Passage shown:

━━━━━━━━

State Fair gets back to basics for Labor Day weekend

By: Sherri Kolade | Farmington Press | Published August 24, 2016

 A clown speaks to a child during a previous fair.

A clown speaks to a child during a previous fair.

Photo provided by the Fifth-Third Bank Michigan State Fair


NOVI — Matt Scramlin doesn’t take vacations. 

The 39-year-old second-generation farmer — who raises sheep on his Holly farm — unwinds by putting his livestock in shows like the Fifth-Third Bank Michigan State Fair.  

There, Scramlin is in his element — reconnecting with family and longtime friends, showing fairgoers a peek into his life. That is what the State Fair means to him. 

“To me, as a family, I have two younger sisters. They’re both married. The fair, it’s our family vacation. We don’t go up north. We don’t go to Florida. Going to sheep shows is our time to be together, and having rides and food and all that other stuff is wonderful. It is our family reunion.”

Scramlin has participated in the State Fair since it moved to Novi in 2013. His father participated in shows at the Michigan State Fairgrounds in Detroit before that.

Scramlin is also president of the Highland Townshio-based Oakland County Farm Bureau — one of this year’s sponsors.

Carnival rides galore, circus shows, indoor exhibits, and sweet and savory fair foods are on the menu for attendees at the Fifth-Third Bank Michigan State Fair. The fair will run 10 a.m.-10 p.m. Sept. 1, 2, 3 and 4, and 10 a.m.-9 p.m. Sept. 5 at the roughly 320,000-square-foot Suburban Collection Showplace, 46100 Grand River Ave.

Getting back to its State Fair roots is a running theme that fair Executive Director Steve Masters said is something to recognize.

━━━━━━━━

Instruction:
Copy from the State Fair article the passage between "There, Scramlin is" and "Detroit before that.", inclusive, with every word unchanged.

━━━━━━━━

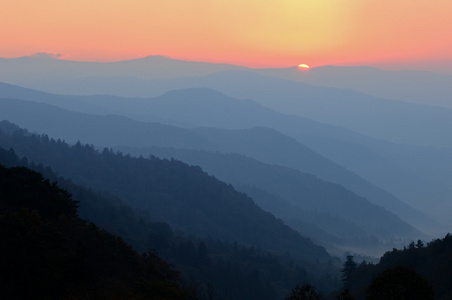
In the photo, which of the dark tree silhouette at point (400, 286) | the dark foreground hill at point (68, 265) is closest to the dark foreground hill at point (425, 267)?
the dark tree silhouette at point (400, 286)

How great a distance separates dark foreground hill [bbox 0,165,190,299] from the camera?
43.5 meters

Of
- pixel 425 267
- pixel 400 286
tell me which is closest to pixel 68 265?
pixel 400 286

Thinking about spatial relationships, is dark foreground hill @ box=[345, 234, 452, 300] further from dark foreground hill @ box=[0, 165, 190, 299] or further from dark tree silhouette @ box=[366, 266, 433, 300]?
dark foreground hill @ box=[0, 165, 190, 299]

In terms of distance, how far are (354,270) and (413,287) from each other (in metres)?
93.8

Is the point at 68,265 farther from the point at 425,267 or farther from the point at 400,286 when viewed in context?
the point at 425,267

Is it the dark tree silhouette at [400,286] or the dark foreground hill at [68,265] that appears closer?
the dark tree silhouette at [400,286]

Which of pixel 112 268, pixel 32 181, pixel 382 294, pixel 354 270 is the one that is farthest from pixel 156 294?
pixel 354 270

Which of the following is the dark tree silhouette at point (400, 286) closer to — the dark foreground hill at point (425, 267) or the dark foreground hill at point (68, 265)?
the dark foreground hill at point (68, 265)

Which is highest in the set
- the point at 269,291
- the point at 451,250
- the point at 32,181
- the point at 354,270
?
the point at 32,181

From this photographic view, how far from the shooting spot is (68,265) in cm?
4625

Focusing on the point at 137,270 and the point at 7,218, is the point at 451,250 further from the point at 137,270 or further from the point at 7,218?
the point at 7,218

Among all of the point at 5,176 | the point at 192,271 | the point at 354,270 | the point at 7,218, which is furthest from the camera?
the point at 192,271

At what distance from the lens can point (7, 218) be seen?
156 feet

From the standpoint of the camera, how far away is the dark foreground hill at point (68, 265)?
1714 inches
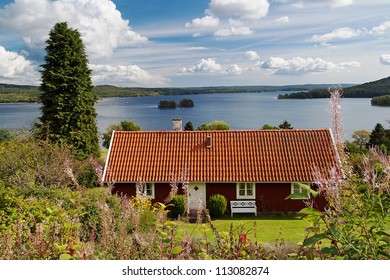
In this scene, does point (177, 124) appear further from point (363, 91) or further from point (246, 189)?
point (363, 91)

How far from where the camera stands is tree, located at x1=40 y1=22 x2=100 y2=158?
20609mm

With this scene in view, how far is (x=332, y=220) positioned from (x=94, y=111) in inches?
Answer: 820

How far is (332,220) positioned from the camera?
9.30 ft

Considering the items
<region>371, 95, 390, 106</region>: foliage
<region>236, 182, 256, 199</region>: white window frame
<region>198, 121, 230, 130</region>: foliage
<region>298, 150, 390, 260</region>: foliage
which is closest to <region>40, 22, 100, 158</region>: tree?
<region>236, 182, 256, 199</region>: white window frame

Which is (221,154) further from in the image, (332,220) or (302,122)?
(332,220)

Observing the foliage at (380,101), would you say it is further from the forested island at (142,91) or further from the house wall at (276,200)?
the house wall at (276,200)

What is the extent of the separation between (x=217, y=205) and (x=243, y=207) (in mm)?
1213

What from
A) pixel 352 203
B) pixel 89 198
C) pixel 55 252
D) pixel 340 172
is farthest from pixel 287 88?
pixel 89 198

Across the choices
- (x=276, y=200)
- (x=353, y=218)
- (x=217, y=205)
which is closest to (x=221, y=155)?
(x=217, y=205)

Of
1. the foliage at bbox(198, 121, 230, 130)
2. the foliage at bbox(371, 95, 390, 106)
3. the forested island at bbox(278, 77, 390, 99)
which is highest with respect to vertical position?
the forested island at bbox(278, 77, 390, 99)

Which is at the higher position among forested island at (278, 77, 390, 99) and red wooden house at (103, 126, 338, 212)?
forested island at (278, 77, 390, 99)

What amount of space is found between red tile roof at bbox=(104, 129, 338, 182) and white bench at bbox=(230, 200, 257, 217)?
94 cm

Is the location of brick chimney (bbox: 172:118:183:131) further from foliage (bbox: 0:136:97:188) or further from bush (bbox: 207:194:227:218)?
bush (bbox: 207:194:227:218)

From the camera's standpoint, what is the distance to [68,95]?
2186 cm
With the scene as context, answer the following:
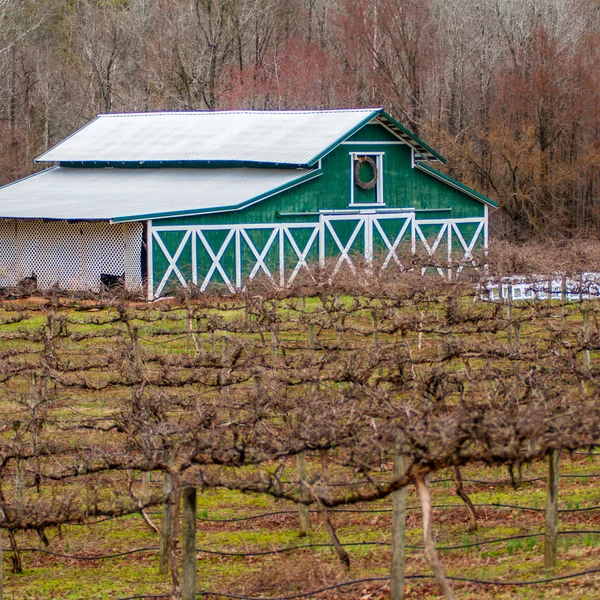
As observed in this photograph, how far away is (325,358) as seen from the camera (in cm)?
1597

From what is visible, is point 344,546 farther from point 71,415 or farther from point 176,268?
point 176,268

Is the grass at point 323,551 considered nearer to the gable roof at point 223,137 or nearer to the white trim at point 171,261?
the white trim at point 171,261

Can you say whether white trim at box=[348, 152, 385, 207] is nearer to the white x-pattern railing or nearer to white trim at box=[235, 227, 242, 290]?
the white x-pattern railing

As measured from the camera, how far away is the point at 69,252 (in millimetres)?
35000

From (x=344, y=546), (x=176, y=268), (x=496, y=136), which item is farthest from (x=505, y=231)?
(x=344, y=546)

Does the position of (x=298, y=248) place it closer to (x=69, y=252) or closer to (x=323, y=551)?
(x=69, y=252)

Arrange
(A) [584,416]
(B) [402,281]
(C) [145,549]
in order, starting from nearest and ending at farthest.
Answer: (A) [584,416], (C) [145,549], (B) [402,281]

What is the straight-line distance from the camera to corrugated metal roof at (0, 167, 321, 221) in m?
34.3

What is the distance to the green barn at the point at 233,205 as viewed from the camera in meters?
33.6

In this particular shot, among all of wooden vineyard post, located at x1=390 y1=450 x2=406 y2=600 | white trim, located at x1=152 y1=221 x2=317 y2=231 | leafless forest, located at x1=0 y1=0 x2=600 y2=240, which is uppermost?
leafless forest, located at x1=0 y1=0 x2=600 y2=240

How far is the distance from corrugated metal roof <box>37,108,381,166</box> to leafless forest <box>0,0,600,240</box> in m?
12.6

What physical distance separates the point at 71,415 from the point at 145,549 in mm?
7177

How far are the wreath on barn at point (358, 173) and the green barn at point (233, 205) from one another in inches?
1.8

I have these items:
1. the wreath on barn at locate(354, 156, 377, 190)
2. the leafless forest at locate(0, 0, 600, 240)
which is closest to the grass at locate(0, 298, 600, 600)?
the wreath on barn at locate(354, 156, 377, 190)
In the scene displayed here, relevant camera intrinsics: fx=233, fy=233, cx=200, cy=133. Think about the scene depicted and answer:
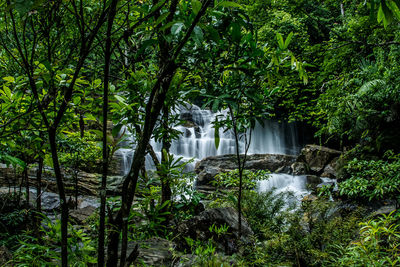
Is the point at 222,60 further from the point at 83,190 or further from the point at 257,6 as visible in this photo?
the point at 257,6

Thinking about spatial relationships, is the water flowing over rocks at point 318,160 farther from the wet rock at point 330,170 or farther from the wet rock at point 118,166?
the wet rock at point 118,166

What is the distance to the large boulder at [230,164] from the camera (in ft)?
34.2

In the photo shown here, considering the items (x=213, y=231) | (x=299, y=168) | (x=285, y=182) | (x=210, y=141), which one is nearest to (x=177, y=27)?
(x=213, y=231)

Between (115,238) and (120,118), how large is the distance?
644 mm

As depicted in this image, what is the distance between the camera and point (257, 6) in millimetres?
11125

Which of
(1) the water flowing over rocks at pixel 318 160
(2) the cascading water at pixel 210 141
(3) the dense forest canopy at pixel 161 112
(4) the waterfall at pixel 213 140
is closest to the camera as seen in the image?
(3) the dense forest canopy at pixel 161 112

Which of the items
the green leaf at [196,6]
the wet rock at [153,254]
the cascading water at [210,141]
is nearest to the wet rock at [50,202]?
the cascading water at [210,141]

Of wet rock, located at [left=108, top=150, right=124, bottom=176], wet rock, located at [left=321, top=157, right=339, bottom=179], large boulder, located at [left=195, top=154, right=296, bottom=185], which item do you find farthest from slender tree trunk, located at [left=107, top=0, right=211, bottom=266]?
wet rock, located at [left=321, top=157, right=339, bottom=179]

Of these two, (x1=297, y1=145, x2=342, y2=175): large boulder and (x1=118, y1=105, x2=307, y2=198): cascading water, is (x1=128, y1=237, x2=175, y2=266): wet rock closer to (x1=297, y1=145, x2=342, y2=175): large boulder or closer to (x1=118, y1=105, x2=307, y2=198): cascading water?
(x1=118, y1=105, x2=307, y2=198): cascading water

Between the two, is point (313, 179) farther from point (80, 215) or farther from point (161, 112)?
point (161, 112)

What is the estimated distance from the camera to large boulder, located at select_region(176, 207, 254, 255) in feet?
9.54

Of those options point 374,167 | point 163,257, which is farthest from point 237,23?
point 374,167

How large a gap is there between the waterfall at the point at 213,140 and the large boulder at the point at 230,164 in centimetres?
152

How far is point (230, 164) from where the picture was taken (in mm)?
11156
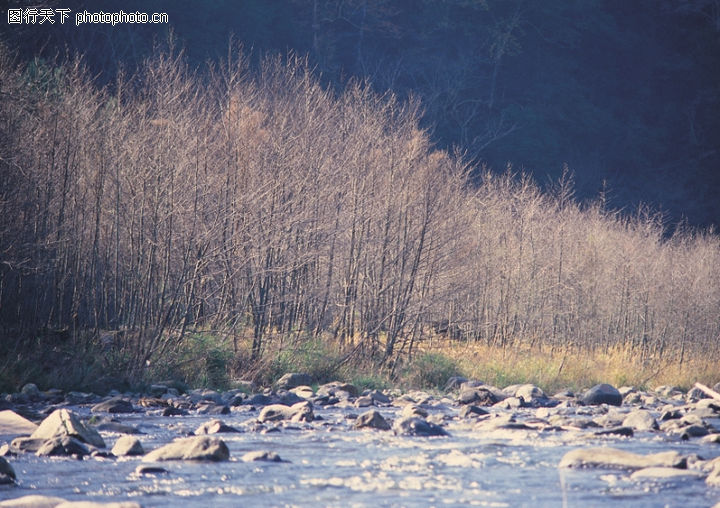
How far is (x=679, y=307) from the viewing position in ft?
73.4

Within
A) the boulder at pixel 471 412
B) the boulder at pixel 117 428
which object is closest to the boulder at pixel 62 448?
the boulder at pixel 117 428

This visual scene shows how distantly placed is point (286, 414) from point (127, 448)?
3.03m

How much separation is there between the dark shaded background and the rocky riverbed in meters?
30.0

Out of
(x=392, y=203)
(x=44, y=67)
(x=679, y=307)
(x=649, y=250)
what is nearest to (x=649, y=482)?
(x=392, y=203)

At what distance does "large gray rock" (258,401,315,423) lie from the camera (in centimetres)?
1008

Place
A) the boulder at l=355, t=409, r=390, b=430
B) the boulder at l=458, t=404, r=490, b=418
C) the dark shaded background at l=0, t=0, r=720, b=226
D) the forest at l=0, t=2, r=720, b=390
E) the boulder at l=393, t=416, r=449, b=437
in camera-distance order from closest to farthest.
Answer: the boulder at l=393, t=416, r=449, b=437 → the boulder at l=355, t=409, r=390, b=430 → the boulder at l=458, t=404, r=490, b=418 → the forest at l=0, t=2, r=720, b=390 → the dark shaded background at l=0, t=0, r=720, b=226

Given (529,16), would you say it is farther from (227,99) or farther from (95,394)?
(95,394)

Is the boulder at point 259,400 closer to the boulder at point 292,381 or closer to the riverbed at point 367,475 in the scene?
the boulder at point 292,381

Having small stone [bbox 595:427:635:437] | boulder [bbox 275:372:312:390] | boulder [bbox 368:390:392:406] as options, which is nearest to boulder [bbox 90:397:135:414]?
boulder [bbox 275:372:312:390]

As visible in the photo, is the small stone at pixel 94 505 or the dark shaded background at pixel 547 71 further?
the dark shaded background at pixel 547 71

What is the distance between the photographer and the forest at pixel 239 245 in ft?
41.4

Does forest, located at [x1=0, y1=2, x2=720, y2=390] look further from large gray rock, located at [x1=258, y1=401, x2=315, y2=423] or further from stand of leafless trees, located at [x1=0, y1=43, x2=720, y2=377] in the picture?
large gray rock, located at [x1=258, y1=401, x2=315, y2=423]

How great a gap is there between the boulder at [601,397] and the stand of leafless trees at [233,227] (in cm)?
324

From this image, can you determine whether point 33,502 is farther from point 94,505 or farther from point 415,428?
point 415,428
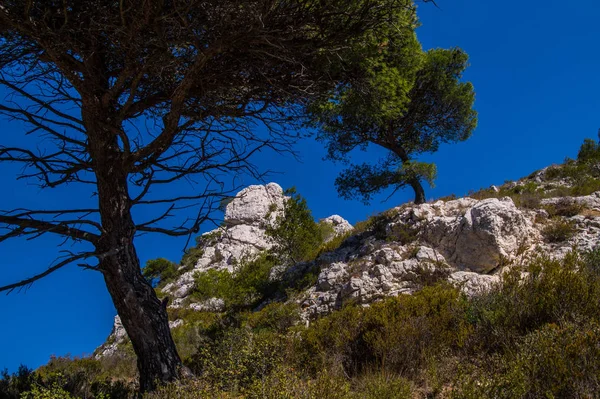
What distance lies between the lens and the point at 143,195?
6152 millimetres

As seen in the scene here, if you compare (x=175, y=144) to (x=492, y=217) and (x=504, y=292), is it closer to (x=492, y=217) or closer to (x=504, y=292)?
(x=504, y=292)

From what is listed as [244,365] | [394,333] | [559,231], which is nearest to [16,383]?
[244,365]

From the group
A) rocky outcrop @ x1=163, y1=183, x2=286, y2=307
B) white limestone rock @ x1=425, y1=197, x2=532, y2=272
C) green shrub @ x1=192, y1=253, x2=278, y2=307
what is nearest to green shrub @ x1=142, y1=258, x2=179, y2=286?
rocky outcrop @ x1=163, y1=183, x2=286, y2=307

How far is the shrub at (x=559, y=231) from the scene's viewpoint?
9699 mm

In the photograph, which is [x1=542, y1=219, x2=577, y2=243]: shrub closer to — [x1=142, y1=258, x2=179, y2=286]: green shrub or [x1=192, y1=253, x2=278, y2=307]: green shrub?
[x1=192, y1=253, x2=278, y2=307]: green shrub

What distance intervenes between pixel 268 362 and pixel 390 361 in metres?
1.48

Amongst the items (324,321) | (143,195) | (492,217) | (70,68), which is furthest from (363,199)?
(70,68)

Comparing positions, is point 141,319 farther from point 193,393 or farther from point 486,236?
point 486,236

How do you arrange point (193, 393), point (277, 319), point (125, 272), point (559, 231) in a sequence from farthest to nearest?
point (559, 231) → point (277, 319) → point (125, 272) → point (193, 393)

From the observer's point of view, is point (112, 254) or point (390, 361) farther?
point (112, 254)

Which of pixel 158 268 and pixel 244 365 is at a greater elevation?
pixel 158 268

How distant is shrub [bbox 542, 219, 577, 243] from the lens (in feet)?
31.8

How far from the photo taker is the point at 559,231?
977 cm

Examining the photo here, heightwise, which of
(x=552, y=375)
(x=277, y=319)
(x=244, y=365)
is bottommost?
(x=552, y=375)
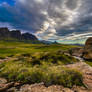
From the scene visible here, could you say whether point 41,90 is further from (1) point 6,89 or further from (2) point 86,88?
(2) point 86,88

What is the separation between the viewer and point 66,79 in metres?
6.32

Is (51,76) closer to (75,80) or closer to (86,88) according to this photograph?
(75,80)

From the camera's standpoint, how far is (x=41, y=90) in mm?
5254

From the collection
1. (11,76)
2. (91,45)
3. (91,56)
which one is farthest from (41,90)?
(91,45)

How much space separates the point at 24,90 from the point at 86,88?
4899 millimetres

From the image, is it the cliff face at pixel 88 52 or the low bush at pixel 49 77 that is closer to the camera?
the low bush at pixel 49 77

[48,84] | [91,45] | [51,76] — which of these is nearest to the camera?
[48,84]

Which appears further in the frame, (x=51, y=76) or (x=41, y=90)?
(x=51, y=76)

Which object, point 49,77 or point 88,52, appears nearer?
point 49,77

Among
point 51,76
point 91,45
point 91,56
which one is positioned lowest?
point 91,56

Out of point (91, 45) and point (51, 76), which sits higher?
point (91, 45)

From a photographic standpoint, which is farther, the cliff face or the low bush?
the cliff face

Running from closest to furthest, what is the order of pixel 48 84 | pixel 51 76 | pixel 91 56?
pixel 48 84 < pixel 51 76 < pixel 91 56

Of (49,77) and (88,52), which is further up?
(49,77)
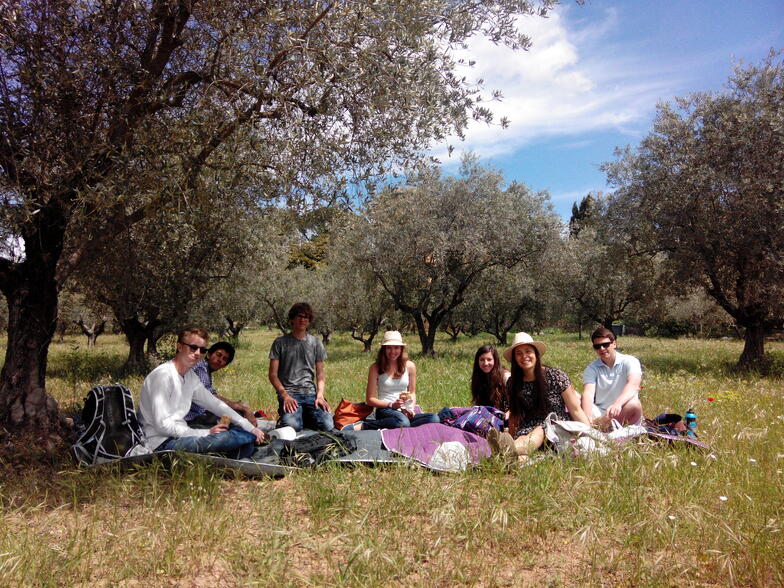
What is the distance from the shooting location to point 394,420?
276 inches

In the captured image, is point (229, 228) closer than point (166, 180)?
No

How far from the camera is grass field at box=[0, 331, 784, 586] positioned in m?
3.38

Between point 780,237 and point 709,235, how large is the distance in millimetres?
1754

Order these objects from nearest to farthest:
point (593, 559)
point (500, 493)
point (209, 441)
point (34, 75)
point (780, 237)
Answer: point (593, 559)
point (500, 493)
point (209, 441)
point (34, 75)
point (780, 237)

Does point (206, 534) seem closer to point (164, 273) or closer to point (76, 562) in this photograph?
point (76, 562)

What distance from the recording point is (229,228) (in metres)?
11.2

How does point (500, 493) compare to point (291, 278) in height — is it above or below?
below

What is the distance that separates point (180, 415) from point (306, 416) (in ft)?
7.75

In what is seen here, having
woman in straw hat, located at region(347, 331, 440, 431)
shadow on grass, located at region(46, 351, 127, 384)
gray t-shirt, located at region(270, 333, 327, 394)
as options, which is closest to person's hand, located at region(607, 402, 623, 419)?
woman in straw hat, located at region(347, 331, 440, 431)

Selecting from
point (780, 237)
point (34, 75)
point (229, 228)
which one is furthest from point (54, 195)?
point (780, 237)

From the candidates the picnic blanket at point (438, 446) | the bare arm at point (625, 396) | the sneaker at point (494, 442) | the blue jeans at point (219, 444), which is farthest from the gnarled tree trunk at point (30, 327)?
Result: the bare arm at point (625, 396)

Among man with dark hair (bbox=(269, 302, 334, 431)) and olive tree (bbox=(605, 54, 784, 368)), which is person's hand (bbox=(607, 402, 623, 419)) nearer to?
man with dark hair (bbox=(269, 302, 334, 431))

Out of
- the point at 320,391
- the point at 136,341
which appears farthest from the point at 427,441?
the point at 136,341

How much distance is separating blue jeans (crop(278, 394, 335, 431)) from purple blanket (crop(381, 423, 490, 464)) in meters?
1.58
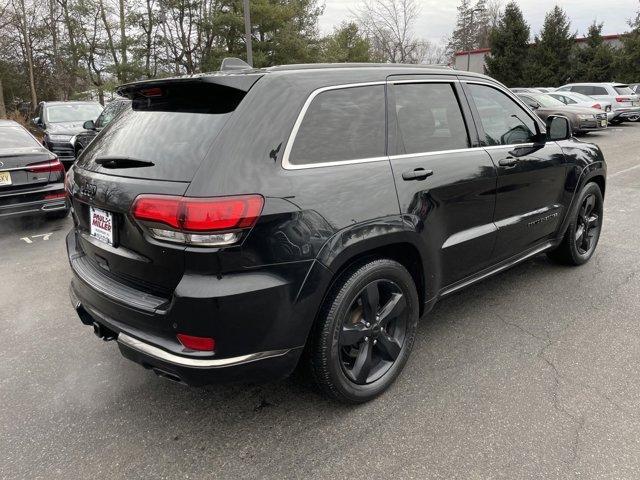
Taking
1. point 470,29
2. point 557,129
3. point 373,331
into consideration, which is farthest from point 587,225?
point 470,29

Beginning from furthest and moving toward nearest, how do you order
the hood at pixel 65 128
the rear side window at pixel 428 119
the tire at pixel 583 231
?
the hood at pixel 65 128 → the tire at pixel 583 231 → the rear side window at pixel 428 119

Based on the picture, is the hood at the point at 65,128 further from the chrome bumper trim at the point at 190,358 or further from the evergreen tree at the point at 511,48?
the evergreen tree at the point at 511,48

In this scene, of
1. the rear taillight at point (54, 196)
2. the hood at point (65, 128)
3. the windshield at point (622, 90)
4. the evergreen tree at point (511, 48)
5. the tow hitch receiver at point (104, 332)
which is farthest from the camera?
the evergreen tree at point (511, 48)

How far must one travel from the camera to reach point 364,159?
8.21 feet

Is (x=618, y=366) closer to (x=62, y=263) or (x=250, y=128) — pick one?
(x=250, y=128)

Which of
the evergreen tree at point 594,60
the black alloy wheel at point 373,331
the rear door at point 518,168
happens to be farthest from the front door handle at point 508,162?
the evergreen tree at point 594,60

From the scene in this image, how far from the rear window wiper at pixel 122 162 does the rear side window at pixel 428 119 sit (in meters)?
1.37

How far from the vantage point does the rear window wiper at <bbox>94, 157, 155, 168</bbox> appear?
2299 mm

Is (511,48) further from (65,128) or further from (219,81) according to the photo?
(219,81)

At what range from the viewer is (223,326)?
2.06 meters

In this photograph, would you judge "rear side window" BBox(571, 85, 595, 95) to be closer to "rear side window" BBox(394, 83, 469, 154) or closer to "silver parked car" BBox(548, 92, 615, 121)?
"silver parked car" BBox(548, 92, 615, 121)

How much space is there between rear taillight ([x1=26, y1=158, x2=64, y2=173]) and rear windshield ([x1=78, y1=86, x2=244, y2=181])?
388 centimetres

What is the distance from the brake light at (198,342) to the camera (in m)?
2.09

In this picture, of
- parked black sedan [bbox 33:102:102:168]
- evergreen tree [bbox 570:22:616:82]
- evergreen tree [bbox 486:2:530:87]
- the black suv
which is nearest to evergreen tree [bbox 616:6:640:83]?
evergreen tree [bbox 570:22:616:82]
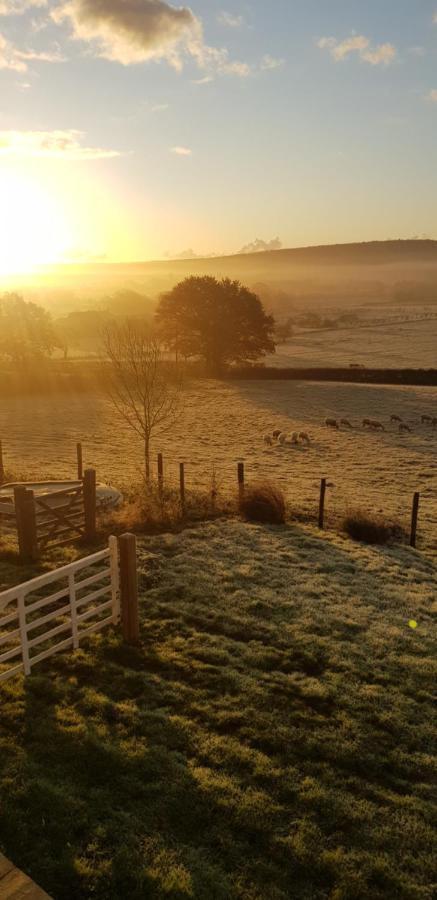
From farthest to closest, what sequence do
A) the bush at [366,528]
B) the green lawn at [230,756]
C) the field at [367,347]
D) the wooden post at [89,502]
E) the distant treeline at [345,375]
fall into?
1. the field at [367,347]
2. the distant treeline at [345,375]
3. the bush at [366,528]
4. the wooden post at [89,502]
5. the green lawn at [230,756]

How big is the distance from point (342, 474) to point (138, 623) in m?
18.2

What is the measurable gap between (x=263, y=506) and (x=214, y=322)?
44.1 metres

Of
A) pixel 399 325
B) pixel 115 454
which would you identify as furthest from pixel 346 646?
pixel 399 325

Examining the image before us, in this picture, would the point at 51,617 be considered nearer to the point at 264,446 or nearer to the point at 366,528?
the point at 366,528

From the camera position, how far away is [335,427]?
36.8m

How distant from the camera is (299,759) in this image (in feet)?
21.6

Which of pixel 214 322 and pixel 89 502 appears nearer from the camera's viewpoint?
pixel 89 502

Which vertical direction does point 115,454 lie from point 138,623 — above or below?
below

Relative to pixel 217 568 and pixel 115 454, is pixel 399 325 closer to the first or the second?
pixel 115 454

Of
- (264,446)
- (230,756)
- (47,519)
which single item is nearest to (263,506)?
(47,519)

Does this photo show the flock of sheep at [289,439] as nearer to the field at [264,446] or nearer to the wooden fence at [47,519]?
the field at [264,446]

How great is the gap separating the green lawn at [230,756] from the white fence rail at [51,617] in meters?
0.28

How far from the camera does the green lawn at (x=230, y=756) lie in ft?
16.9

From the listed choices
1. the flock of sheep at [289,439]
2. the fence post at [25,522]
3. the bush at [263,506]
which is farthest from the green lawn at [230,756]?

━━━━━━━━

Answer to the exercise:
There, Scramlin is in his element — reconnecting with family and longtime friends, showing fairgoers a peek into his life. That is what the State Fair means to him. 

“To me, as a family, I have two younger sisters. They’re both married. The fair, it’s our family vacation. We don’t go up north. We don’t go to Florida. Going to sheep shows is our time to be together, and having rides and food and all that other stuff is wonderful. It is our family reunion.”

Scramlin has participated in the State Fair since it moved to Novi in 2013. His father participated in shows at the Michigan State Fairgrounds in Detroit before that.